Written request >> Pull out every line of the material below that contains the string "JSON". Case counts.

Dataset entries >>

"""

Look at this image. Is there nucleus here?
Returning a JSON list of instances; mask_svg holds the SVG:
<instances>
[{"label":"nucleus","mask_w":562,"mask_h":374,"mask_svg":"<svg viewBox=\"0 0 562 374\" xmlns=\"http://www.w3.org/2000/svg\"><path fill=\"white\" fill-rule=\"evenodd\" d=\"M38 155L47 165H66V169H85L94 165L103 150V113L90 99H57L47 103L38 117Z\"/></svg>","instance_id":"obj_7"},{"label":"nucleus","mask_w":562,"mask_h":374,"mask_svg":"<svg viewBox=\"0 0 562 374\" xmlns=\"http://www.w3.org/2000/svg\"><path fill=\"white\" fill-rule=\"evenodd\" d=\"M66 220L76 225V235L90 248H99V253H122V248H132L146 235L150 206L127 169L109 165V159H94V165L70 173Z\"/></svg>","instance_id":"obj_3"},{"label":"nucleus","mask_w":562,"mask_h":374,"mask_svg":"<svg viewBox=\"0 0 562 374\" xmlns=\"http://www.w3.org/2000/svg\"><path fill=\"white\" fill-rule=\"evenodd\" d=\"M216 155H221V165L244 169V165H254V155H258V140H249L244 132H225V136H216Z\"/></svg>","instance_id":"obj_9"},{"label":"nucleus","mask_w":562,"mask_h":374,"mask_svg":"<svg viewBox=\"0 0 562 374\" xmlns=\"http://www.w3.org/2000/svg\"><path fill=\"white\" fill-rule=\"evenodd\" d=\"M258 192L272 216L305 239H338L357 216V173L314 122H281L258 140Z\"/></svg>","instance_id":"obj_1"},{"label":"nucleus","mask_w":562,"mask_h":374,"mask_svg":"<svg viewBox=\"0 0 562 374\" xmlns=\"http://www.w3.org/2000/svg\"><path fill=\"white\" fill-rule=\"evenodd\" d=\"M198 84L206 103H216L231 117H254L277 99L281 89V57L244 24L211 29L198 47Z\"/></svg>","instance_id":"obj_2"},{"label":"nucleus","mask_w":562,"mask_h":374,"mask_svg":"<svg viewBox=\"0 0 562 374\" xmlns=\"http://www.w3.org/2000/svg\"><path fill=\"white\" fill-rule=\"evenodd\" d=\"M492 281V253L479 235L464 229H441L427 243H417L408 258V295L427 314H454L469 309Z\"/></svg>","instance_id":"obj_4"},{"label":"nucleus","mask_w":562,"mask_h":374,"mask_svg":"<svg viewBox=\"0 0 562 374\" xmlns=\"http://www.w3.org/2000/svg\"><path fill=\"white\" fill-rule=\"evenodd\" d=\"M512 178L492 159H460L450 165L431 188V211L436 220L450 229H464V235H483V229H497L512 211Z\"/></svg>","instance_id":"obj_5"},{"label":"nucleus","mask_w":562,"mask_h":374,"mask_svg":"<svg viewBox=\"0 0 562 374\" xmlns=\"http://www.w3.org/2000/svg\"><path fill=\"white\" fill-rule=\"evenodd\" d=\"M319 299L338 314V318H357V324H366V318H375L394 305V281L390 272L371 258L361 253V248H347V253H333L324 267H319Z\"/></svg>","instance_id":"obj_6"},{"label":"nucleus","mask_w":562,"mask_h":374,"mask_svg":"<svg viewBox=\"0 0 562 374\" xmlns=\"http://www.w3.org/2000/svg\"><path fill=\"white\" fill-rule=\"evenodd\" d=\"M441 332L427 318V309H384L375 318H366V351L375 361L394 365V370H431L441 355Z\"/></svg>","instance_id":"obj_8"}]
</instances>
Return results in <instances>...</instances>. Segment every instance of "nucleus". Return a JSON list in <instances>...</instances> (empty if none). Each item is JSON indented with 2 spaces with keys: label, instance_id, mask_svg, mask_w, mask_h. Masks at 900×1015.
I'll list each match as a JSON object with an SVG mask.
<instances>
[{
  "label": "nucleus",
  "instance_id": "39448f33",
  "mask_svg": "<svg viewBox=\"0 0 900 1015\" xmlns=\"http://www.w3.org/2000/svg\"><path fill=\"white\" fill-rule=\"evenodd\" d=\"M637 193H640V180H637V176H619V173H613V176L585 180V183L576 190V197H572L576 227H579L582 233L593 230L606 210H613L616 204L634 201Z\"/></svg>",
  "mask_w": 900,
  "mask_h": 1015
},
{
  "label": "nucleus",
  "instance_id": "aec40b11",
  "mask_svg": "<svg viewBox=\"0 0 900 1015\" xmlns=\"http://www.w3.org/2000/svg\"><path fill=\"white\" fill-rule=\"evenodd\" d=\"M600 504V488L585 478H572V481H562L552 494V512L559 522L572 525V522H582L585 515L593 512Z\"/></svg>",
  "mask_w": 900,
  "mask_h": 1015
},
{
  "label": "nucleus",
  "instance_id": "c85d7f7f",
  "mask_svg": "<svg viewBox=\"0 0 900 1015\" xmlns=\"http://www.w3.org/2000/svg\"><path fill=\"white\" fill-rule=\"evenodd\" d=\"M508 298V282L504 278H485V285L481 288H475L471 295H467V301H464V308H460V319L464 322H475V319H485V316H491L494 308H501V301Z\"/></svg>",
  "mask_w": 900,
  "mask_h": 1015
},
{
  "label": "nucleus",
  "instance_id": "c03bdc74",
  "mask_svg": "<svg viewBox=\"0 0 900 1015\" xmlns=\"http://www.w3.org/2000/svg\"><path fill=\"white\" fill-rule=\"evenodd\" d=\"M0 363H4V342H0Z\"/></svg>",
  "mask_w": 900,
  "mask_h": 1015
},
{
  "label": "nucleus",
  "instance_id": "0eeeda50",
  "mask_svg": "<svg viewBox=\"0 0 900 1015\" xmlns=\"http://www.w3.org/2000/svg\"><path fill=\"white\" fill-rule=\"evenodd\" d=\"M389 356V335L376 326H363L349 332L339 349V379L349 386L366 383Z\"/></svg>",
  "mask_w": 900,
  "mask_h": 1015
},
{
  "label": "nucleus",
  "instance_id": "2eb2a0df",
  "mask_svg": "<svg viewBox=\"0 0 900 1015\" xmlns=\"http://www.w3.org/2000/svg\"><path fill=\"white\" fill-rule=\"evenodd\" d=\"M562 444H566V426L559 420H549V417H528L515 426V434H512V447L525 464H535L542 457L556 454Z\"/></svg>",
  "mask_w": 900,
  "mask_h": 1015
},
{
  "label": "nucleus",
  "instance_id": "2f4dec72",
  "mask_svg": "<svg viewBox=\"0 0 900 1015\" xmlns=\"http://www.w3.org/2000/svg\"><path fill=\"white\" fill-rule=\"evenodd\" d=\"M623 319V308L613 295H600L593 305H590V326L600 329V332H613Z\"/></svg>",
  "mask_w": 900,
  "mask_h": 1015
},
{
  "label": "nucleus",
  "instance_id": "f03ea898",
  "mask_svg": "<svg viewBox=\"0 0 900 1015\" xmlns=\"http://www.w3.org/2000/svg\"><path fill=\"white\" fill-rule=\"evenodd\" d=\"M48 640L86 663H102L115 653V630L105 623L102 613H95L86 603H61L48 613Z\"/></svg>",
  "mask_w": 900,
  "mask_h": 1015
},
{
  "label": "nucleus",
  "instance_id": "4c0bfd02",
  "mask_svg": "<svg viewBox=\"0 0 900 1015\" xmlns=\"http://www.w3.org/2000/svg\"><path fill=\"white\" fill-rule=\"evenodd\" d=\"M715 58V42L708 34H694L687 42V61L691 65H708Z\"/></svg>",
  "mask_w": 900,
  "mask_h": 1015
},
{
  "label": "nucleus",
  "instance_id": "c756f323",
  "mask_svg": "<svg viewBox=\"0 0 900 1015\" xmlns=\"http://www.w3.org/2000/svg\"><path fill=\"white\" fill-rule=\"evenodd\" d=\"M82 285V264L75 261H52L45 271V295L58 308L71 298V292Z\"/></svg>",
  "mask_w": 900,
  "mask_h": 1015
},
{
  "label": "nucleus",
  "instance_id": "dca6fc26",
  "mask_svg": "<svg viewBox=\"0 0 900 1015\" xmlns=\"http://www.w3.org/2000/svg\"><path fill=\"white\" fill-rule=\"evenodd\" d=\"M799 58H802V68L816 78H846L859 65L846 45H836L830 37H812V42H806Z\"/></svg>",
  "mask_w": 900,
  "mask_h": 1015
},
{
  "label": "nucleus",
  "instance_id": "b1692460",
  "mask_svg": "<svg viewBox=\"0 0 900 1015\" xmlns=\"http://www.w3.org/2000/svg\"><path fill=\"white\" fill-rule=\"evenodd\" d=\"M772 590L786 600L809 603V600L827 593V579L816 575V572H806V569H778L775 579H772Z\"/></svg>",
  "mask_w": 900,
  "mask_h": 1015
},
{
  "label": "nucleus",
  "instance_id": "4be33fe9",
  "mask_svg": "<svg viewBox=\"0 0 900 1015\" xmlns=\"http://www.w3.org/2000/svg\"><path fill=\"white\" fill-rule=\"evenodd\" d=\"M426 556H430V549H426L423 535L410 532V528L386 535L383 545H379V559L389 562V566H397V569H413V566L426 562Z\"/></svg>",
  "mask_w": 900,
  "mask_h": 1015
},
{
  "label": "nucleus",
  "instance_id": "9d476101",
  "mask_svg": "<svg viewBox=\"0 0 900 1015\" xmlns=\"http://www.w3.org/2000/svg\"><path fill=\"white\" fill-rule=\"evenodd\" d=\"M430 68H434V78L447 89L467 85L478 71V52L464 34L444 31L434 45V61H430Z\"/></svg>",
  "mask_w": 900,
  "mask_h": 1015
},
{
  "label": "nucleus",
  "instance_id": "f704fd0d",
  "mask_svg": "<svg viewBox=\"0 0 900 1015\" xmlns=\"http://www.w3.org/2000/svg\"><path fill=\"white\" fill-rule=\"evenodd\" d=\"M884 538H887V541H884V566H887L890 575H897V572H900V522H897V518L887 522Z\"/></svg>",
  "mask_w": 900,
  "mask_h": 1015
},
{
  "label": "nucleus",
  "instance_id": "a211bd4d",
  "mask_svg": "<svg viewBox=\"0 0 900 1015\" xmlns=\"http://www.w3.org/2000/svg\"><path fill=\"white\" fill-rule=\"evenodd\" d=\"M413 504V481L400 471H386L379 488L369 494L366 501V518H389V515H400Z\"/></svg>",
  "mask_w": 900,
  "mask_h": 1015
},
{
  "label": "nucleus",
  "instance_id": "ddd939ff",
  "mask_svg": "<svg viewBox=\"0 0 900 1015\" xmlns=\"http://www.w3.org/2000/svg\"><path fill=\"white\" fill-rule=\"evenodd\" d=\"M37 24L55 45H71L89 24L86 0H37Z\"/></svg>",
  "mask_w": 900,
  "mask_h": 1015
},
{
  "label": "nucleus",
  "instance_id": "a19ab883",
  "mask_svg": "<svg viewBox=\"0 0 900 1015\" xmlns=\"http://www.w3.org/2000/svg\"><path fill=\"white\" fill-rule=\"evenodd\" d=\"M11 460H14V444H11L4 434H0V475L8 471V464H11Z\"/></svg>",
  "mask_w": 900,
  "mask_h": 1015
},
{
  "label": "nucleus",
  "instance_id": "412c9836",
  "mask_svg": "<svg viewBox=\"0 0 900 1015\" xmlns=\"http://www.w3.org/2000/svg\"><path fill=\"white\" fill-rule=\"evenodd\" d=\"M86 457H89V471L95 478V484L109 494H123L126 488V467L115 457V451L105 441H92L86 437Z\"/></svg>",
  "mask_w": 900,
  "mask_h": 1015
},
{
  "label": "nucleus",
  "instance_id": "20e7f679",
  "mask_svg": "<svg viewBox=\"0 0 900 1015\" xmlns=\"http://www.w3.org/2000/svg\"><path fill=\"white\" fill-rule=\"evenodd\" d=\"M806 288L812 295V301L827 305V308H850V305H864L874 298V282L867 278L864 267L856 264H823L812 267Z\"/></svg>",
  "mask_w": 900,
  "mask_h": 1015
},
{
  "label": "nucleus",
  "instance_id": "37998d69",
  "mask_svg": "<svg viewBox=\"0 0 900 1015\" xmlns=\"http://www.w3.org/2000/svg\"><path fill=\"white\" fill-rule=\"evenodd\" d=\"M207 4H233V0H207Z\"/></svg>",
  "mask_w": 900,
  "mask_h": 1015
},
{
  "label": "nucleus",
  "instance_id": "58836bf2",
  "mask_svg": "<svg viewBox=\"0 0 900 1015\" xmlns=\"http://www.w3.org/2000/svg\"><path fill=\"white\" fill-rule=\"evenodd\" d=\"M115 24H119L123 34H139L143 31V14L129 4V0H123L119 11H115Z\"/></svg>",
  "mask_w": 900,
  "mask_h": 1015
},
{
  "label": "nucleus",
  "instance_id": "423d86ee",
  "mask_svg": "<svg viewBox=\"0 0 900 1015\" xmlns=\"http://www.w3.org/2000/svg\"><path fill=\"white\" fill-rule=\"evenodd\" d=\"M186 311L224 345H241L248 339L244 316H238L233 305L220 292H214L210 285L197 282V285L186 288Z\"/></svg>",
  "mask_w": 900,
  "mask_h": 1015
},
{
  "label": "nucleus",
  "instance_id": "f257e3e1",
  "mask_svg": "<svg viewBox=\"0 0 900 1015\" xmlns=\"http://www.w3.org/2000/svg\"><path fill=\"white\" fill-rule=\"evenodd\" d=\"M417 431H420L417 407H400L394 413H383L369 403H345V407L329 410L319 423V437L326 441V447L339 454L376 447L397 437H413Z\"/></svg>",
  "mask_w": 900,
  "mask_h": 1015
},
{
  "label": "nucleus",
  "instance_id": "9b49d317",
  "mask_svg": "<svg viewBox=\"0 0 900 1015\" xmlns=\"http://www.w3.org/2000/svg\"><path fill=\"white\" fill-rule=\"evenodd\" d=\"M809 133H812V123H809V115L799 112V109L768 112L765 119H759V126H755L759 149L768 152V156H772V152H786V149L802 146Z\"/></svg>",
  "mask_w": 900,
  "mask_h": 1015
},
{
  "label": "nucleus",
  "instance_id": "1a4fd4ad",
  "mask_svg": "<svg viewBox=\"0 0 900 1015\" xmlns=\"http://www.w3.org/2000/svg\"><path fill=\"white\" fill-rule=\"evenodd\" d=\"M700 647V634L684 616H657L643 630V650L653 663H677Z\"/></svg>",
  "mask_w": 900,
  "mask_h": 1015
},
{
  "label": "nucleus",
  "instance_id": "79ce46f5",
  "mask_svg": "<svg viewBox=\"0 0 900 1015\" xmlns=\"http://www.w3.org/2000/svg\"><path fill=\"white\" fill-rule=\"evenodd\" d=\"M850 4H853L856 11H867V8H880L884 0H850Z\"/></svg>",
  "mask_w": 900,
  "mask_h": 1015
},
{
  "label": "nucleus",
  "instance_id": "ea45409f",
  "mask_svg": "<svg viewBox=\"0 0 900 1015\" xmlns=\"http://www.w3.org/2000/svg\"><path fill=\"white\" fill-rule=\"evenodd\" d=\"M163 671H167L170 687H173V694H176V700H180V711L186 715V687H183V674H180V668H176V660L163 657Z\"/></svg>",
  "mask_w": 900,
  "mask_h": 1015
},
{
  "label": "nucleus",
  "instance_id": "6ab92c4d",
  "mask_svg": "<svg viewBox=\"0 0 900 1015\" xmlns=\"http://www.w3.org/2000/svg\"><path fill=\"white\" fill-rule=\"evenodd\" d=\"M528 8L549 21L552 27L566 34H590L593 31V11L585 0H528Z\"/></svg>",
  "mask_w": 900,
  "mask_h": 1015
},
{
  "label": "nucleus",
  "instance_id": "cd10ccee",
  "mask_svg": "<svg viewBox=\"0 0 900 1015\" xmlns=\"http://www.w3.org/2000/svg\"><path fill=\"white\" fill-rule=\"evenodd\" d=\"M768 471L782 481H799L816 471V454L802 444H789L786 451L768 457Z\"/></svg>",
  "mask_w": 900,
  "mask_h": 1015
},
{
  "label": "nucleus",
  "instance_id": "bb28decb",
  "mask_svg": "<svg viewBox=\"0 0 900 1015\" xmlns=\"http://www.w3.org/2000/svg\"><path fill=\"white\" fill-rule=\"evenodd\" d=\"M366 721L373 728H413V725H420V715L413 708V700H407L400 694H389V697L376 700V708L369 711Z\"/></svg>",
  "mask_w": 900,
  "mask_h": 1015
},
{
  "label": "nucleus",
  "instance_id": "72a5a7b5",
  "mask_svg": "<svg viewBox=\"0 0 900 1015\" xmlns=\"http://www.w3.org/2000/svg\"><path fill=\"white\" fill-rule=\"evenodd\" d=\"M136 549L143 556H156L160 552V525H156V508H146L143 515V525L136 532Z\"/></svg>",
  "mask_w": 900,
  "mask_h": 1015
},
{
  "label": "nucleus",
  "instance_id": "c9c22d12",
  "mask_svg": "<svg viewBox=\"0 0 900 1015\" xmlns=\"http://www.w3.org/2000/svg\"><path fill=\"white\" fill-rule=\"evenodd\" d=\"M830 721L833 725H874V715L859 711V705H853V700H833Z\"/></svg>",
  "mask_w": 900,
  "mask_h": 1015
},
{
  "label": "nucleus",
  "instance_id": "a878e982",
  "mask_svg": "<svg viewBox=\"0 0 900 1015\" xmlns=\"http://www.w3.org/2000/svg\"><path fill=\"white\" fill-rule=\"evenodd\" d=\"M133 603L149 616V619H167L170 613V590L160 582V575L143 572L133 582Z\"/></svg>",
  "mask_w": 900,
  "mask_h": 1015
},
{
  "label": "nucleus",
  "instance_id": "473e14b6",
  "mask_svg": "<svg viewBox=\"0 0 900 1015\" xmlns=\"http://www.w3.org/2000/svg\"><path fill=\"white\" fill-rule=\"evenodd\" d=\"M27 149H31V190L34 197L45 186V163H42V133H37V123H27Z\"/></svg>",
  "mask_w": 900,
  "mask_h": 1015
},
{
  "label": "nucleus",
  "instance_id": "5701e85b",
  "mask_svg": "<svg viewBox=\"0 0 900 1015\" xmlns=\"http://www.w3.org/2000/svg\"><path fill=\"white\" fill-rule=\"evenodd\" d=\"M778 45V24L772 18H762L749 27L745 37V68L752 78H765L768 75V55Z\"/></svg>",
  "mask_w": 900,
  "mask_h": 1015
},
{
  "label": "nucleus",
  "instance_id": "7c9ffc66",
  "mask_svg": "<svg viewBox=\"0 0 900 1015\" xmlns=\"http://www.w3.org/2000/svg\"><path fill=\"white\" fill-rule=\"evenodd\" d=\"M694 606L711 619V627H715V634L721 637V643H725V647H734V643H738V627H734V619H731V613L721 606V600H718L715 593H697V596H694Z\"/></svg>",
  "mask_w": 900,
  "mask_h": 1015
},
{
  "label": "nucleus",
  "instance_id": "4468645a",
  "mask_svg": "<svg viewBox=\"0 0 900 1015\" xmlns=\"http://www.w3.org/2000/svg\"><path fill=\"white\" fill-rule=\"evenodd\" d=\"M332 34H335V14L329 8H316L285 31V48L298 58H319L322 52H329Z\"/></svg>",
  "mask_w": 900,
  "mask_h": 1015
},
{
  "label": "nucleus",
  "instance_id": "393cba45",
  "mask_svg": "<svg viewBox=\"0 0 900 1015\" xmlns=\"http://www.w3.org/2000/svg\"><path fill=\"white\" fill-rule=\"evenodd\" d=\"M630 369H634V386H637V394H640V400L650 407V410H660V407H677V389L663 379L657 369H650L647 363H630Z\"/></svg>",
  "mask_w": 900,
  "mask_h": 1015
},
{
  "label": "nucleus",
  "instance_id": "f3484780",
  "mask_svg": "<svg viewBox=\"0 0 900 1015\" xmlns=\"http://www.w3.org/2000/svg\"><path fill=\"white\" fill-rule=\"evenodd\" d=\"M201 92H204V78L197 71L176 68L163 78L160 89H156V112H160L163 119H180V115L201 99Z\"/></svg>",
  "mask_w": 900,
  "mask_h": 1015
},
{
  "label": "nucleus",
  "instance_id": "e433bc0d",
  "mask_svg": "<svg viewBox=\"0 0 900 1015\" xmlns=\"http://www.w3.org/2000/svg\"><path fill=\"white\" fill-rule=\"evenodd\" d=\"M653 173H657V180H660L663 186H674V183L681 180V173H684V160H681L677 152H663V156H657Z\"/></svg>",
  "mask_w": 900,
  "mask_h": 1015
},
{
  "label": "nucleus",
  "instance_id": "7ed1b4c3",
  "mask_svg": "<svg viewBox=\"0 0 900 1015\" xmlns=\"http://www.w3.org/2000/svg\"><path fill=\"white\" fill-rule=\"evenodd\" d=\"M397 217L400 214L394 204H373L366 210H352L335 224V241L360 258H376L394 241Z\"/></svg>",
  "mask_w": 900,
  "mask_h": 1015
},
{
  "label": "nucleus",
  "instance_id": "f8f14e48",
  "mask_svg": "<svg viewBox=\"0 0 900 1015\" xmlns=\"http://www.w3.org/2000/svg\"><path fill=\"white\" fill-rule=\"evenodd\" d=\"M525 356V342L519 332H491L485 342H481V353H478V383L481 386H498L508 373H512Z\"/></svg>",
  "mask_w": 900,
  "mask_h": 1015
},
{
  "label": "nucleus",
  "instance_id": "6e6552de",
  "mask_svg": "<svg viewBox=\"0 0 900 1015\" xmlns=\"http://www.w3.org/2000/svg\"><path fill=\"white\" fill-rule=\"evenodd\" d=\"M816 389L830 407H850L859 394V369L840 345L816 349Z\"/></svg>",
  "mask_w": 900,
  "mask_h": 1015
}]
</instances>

"""

Solution to this exercise >>
Returning a JSON list of instances; mask_svg holds the SVG:
Return results in <instances>...</instances>. Segment every instance of "nucleus". Return a JSON list in <instances>...</instances> (empty if none). Each item is JSON indented with 2 spaces with keys: label, instance_id, mask_svg, mask_w, mask_h. Masks at 900×1015.
I'll list each match as a JSON object with an SVG mask.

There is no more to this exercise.